The doo-hickey – I’m really not sure what it’s meant to do – is the sort of ludicrous scientific device that only exists in the movies. It’s basically a huge metal cauldron full of marbles that needs to be placed in the path of a twister. It’s also – in a terrible design flaw – hugely fragile and unstable, constantly falling over at the worst possible time. There are apparently three prototypes, of decreasing quality, each a back-up of the one before – you have one guess as to how many of these they burn through in the film.

In fact, you can pretty much one guess almost everything that might happen. Will Jo finally come-to-terms with the death of her father in a storm? (That’s right – she has a “I’m passionate and obsessed because a twister killed my dad” backstory!) Will Bill realise Jo is the one for him, not fish-out-of-water big-city-girl Mel? Will Cary Elwes’ lip-smacking, moustachio-curling copyright-stealing storm expert get his (fatal) comeuppance? Will sweet Aunt Meg (and her dog) survive her tussle with the storm? That “it’s almost never happened” super-storm they talk about at the start of the film – do you think it’s possible our heroes will find themselves in the middle of it before the end?

All of this is shuffled in a film with a hideously over-loaded deck.

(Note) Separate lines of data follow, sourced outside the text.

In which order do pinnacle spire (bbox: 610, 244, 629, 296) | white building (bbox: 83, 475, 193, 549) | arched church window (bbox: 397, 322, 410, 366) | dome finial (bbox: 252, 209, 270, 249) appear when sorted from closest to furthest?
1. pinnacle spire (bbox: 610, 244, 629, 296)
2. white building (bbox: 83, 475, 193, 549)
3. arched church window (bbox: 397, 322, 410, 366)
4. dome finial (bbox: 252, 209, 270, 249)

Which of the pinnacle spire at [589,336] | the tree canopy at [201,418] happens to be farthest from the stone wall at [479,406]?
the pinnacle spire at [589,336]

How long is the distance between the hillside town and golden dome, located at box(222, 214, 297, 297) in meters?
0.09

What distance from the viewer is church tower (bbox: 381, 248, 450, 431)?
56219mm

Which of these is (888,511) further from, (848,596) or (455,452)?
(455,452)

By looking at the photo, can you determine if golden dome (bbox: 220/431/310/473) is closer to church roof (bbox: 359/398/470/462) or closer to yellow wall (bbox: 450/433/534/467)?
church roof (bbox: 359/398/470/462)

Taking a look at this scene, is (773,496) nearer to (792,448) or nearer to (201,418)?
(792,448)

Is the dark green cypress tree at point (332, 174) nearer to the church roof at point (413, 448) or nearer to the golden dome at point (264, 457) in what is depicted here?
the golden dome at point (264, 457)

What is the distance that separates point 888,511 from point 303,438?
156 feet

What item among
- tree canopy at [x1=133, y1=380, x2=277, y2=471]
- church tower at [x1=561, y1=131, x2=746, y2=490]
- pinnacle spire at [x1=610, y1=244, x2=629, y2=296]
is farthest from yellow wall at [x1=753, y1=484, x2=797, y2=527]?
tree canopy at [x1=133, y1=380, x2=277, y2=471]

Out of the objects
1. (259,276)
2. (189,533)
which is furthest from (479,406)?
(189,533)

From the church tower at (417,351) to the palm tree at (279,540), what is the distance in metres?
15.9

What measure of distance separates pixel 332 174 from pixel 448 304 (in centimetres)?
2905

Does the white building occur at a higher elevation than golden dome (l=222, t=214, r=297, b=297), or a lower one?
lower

Jo’s team consists of around eight assistants, none of whom have so much as a character between them. They are a feeble collection of archetypes: the geek, the shy one, the techie, the religious one and the loud-mouthed one (a role of flamboyant indignity for Philip Seymour Hoffman, yet to be recognised as a great actor and instead relegated to feeble comic relief roles). But then it’s not like the leads are that interesting either: she’s committed, passionate but gosh-darn-it puts the storm before her personal life. He’s trying to move on but doncha-know-it he’s just lying to himself that he doesn’t love the storm.

In fact, as this rather smug ex-couple riffed on in-jokes, storm facts and their shared love for their doo-hickey made of marbles I felt rather sorry for Mel. Obviously, we are meant to scorn Mel, with her hand-wringing profession of counsellor (as opposed to the macho jobs of Bill and Jo) and her reluctance to run into a massive twister. Actually, I think she’s rather sensible. Bill and Jo are both clearly insane and take suicidal risks. She puts up with her fiancé flirting with his ex far longer than most of us would and she is hugely patient with the polite scorn she’s treated with by Jo’s rag-tag band of tedious risk-taking geeks playing at being alphas. She hangs around far longer than anyone else would do, before departing after maturely and sensibly telling Bill he should stick with his first two loves (Jo and storms – maybe not in that order).

People aren’t watching these films for the character or plot though – just as well as the film doesn’t really have either – but the special effects. These are impressive, I suppose, as the storm rips through sets, throws CGI buildings around and generally makes for loud and impressive noise. The film has a sort of goofy wit at times – at one point a CGI cow is blown through the sky in front of the Hardings, mooing rather sadly.

There are some decent set-pieces, even though they are basically all the same set-piece repeated over and over again at a different scale (first the storm blows over a car, then a building, then a village, then most of a town while our heroes duck and cover their heads). Lots of it was done with practical effects, shot with an alarming lack of regard for safety – Hunt got an infection from being flung into a drain and she and Paxton were temporarily blinded by a burst of artificial lightning.

De Bont directs all this with a personality-free competence. The film is at absolute best less than half as good as his first film, Speed – and de Bont’s subsequent film, The Haunting, would be half as good again in a career of ever-diminishing returns. Twister offers nothing new or even particularly interesting, other than some wind special effects that are of passing curiosity value but nothing else. It’s almost quaint that, in 1996, this was seen as something earth-shatteringly impressive. Now it’s as fearsome a burst of raw natural power as a fart.